Wouldn't the answer be Greedy Best First Search since the path cost $= 0$?
Which search strategy is simulated by the $A*$ search algorithm if we take cost function$ g(n) = 0$ if one assumes no further restrictions on the heuristic function $h$?
- Depth First Search
- Greedy Best First Search
- Uniform Cost Search
- None of the above.
Edit: I believe it is Greedy Best First Search because the GBFS always looks for the lowest next heuristic, while the A* search looks for the lowest sum of the pathcost + heuristic.
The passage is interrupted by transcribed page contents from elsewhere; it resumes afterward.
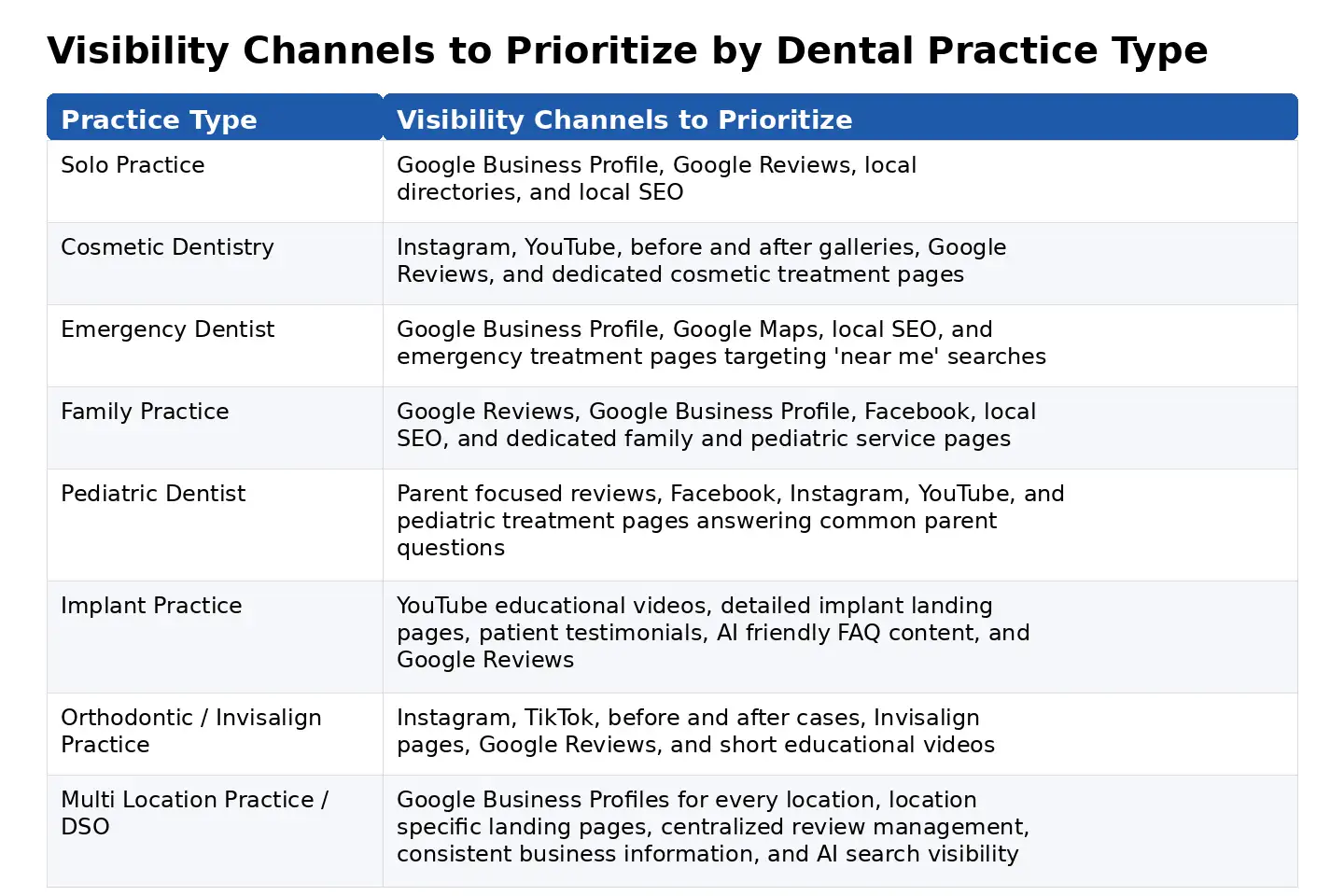 Visibility Channels to Prioritize by Dental Practice Type

| Practice Type | Visibility Channels to Prioritize |
|---|---|
| Solo Practice | Google Business Profile, Google Reviews, local directories, and local SEO |
| Cosmetic Dentistry | Instagram, YouTube, before and after galleries, Google Reviews, and dedicated cosmetic treatment pages |
| Emergency Dentist | Google Business Profile, Google Maps, local SEO, and emergency treatment pages targeting 'near me' searches |
| Family Practice | Google Reviews, Google Business Profile, Facebook, local SEO, and dedicated family and pediatric service pages |
| Pediatric Dentist | Parent focused reviews, Facebook, Instagram, YouTube, and pediatric treatment pages answering common parent questions |
| Implant Practice | YouTube educational videos, detailed implant landing pages, patient testimonials, AI friendly FAQ content, and Google Reviews |
| Orthodontic / Invisalign Practice | Instagram, TikTok, before and after cases, Invisalign pages, Google Reviews, and short educational videos |
| Multi Location Practice / DSO | Google Business Profiles for every location, location specific landing pages, centralized review management, consistent business information, and AI search visibility |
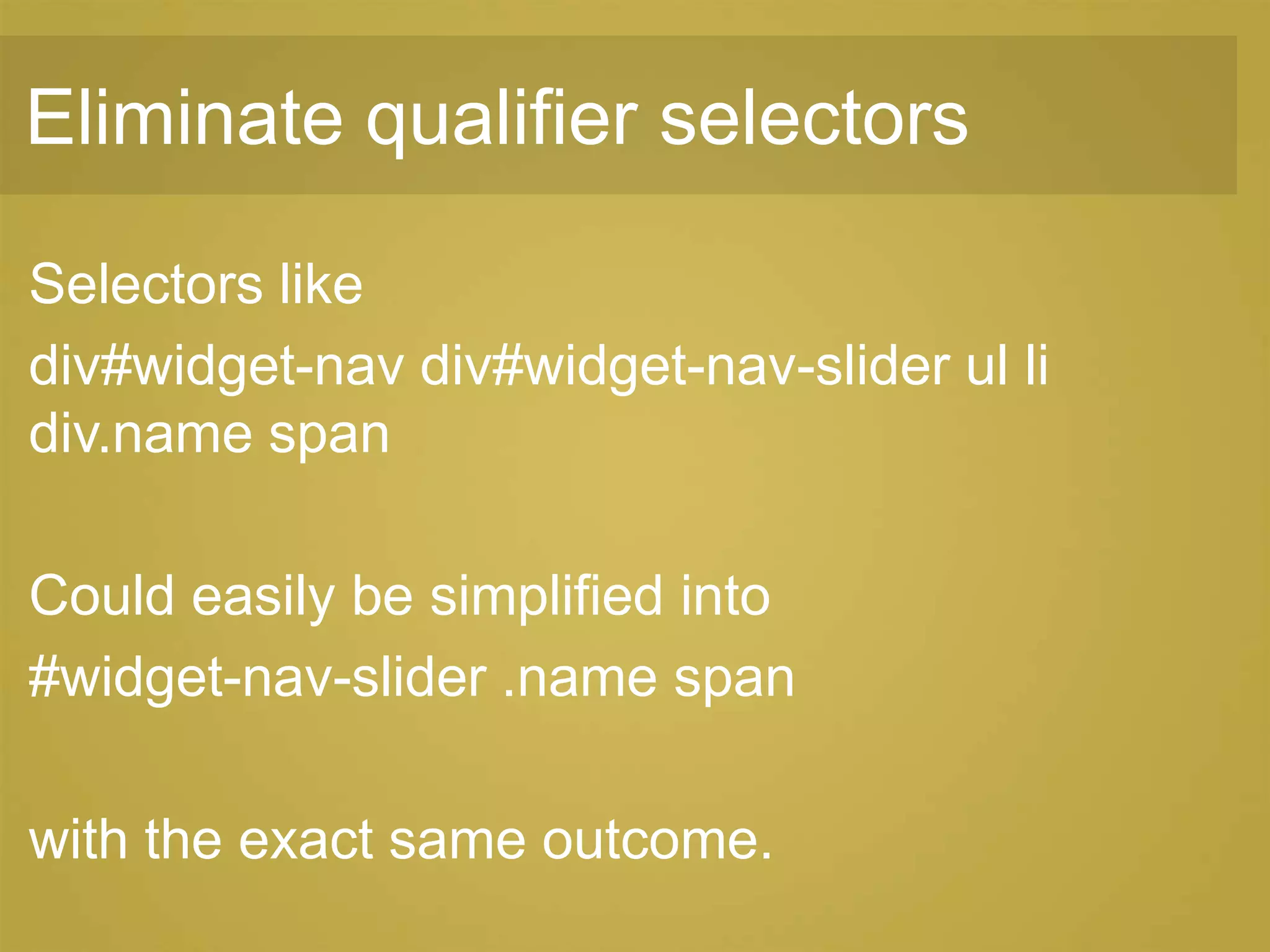 Eliminate qualifier selectors

Selectors like

div#widget-nav div#widget-nav-slider ul li div.name span

Could easily be simplified into

#widget-nav-slider .name span

with the exact same outcome.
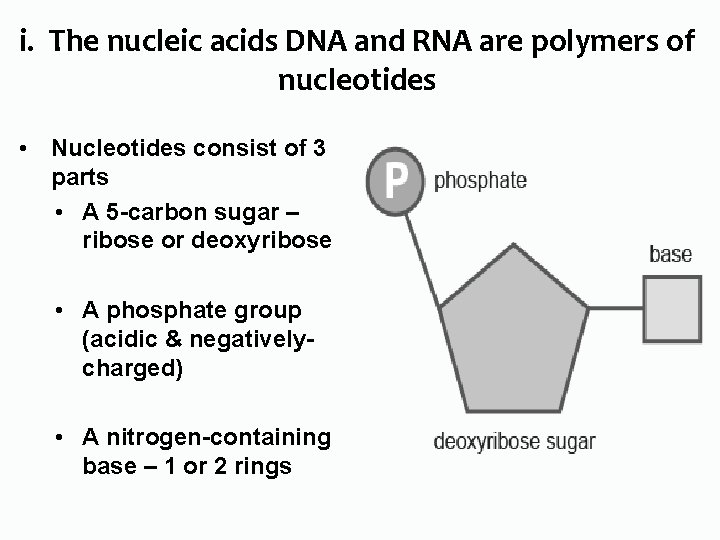 i. The nucleic acids DNA and RNA are polymers of nucleotides

• Nucleotides consist of 3 parts
  • A 5-carbon sugar – ribose or deoxyribose
  • A phosphate group (acidic & negatively-charged)
  • A nitrogen-containing base – 1 or 2 rings

P
phosphate
base
deoxyribose sugar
If pathcost is 0, then there would be no difference between the two?
Greedy Best First Search (GBFS) is the correct answer. To demonstrate this, we need to address the two properties that differ between A* and GBFS:
Let $h(n)$ be the heuristic value of the search node $n$, and let $g(n)$ be the distance from the initial search node to $n$. Assuming similar tie-breaking for both algorithms, GBFS selects nodes from the OPEN LIST based on their heuristic value $h(n)$. A* selects nodes based on $f(n) = g(n) + h(n)$. Given the assumption that $g(n) = 0$ for every $n$, we have that $f(n) = h(n)$. Thus, the order of selecting nodes from the OPEN LIST is the same.
To demonstrate that the OPEN LIST and CLOSED LIST are similar for both GBFS and A* after each step of the algorithms, we need to show that the RE-OPEN subroutine is never activated for problems with a cost function of $g(n) = 0$.
The RE-OPEN subroutine is activated if the following conditions hold for the currently inspected node $n$: the search has already encountered and expanded the node $n$ ($n$ is in the CLOSED LIST), and the current path to $n$ is shorter than the path we previously expanded $n$ with. In this case, A* updates the path to $n$ and puts it back in the OPEN LIST. However, this is impossible in the case where $g(n) = 0$ for every $n$, as all paths to all nodes cost zero. Thus, the RE-OPEN subroutine is never activated.
Hence, A* behaves like GBFS for a zero-cost problem when using the same heuristic function and tie-breaking strategy.